In the records that follow, count each line where the string "States" occurs. Provide the total and no other text.

Content starts

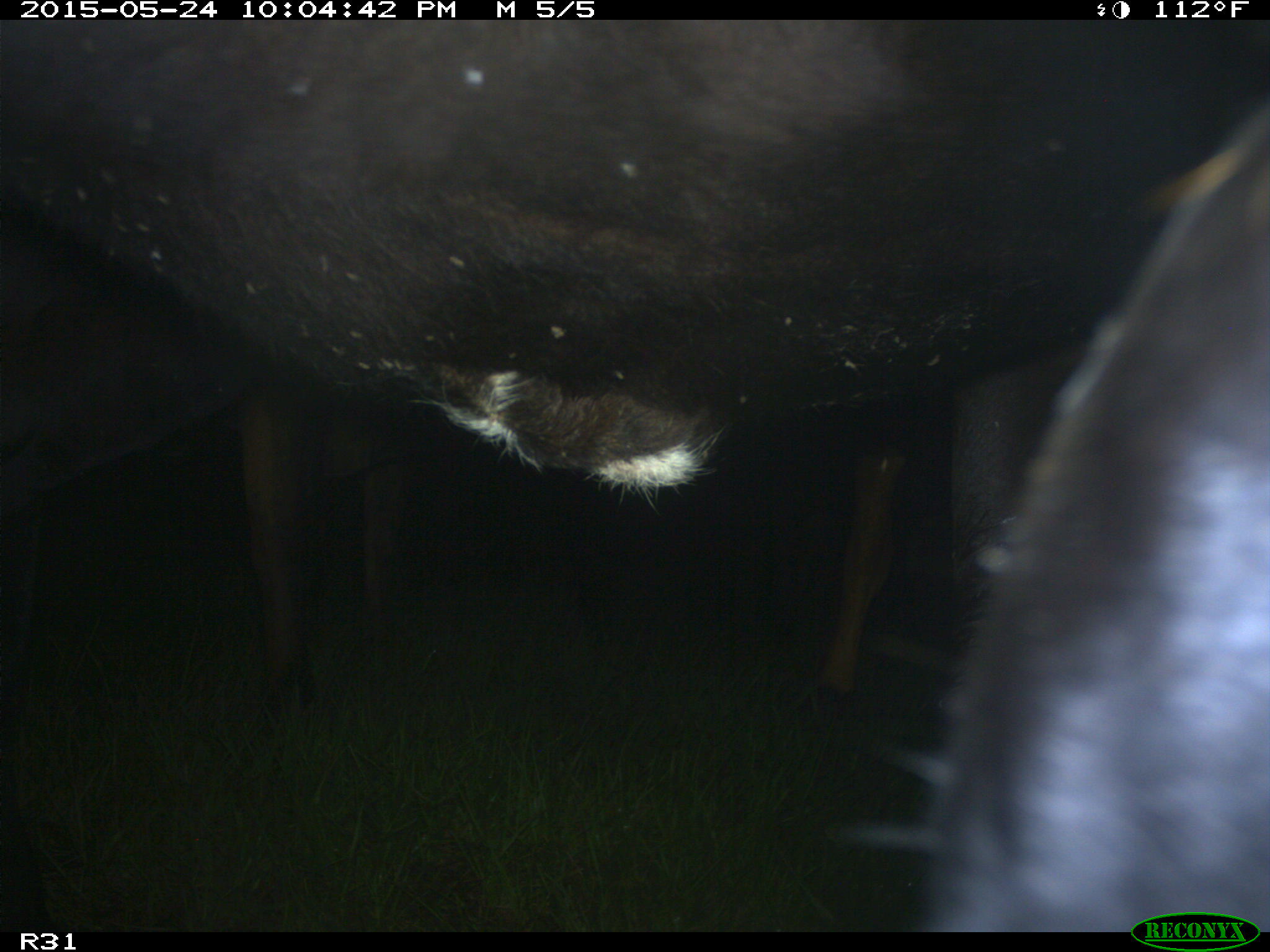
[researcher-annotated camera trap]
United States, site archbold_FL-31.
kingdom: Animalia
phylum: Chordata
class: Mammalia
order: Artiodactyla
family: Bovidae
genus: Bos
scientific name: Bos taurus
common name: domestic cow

Content ends
Content starts

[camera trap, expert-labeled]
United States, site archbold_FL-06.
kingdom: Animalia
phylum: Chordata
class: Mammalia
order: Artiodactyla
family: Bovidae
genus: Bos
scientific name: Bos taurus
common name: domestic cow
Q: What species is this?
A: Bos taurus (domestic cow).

Content ends
Content starts

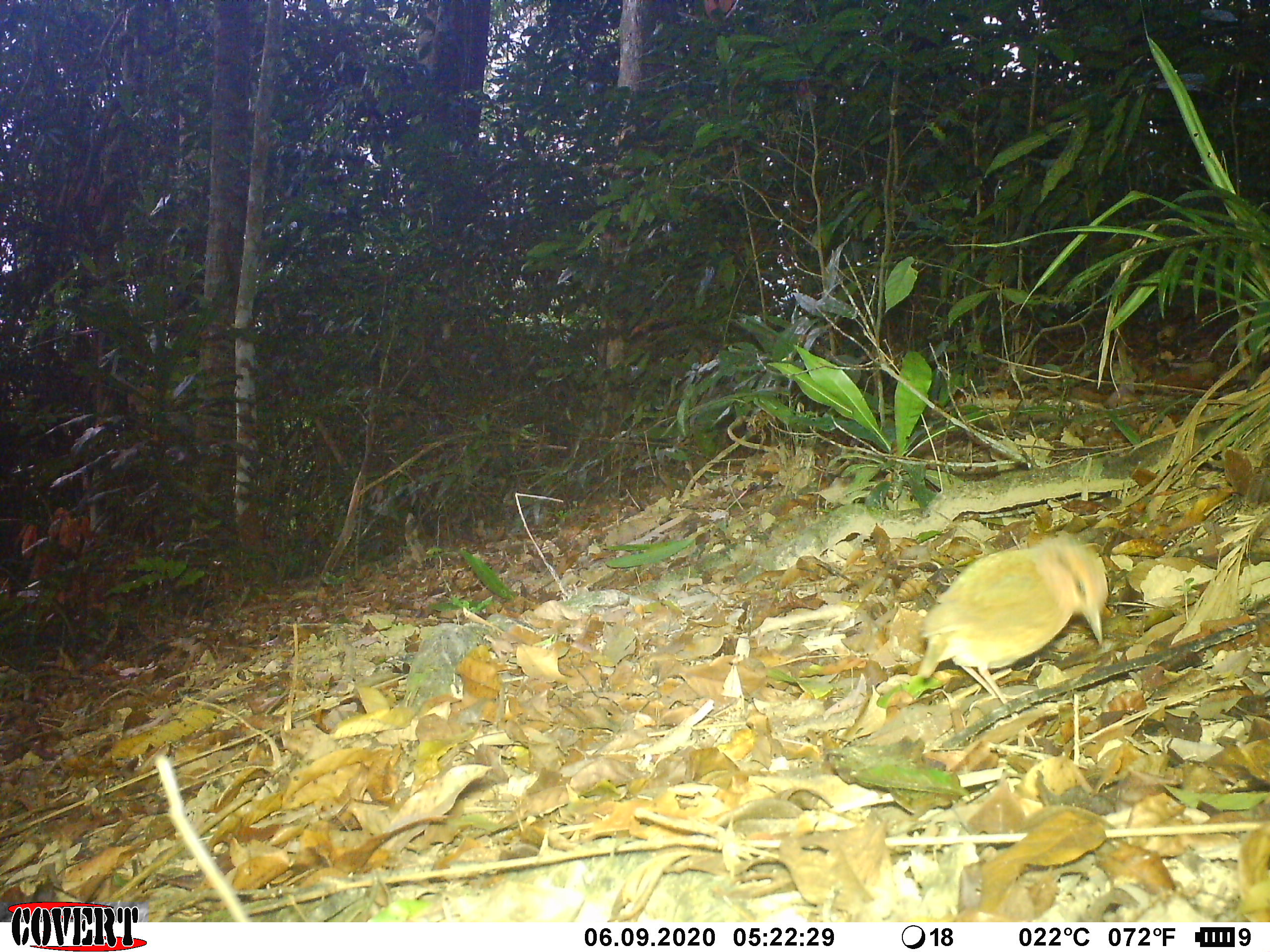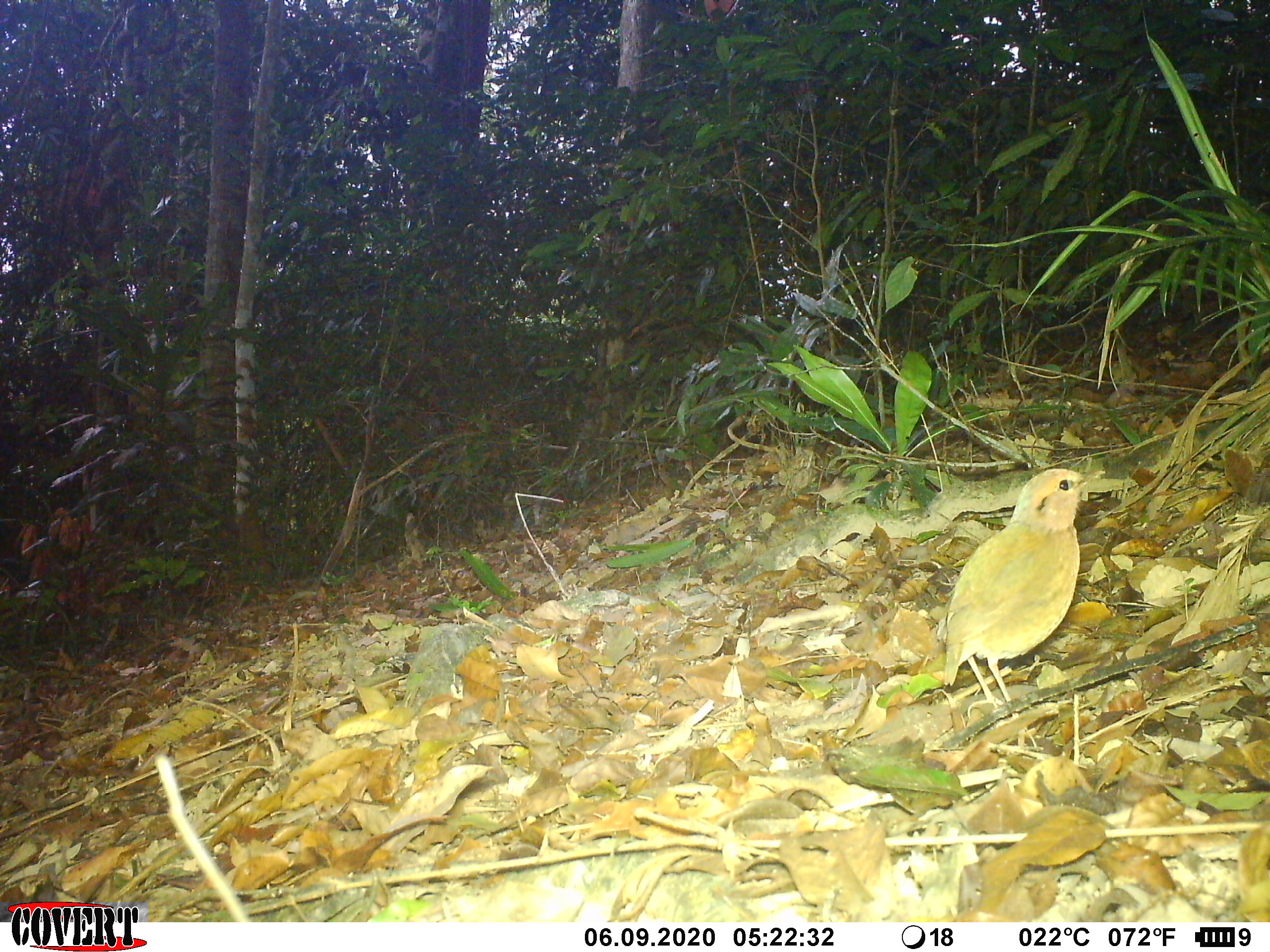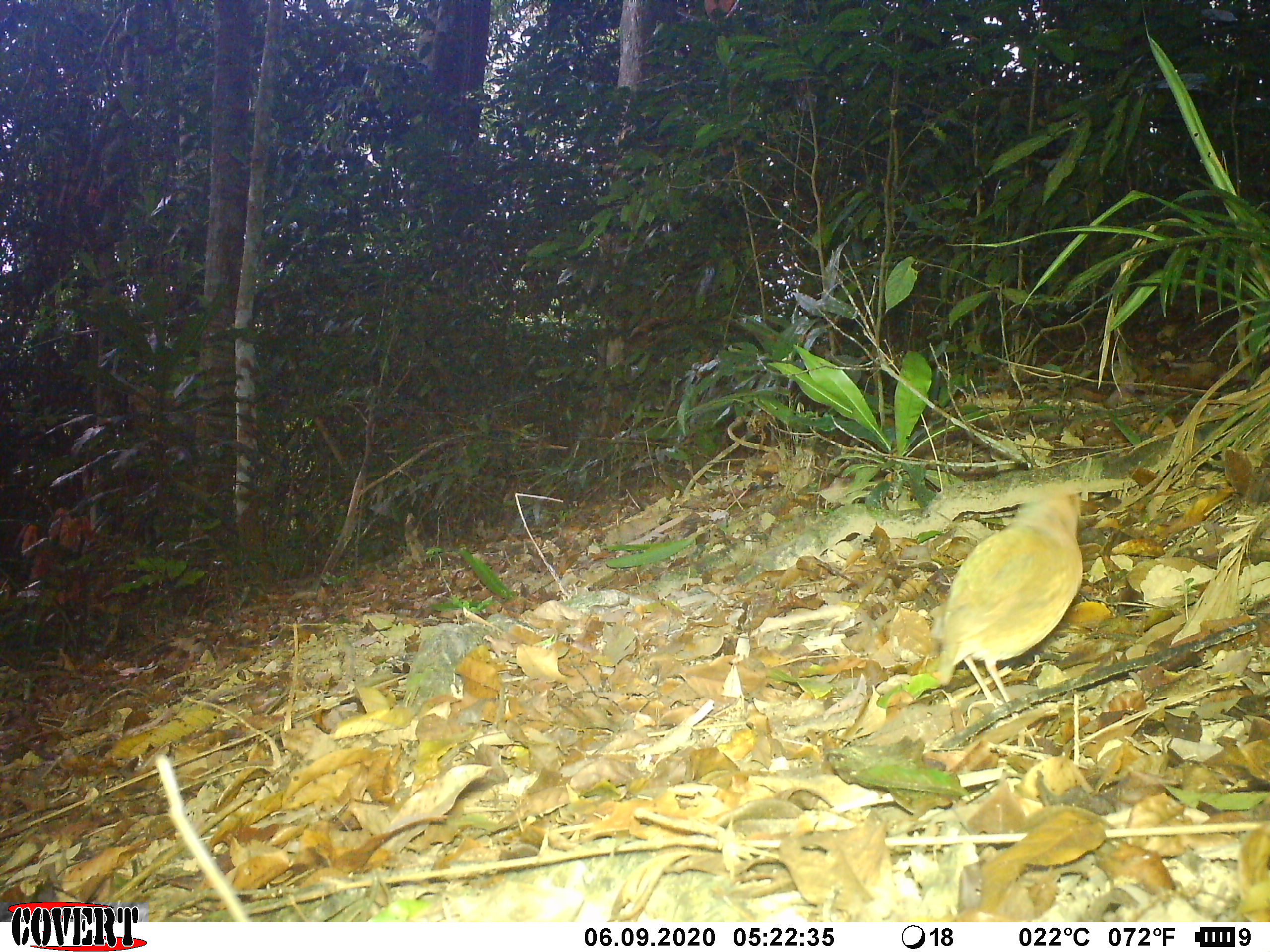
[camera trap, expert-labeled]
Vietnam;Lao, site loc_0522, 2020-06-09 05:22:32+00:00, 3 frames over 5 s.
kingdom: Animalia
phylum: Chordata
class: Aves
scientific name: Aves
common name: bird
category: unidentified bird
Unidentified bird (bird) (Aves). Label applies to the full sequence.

Content ends

* _Completed exercise_
2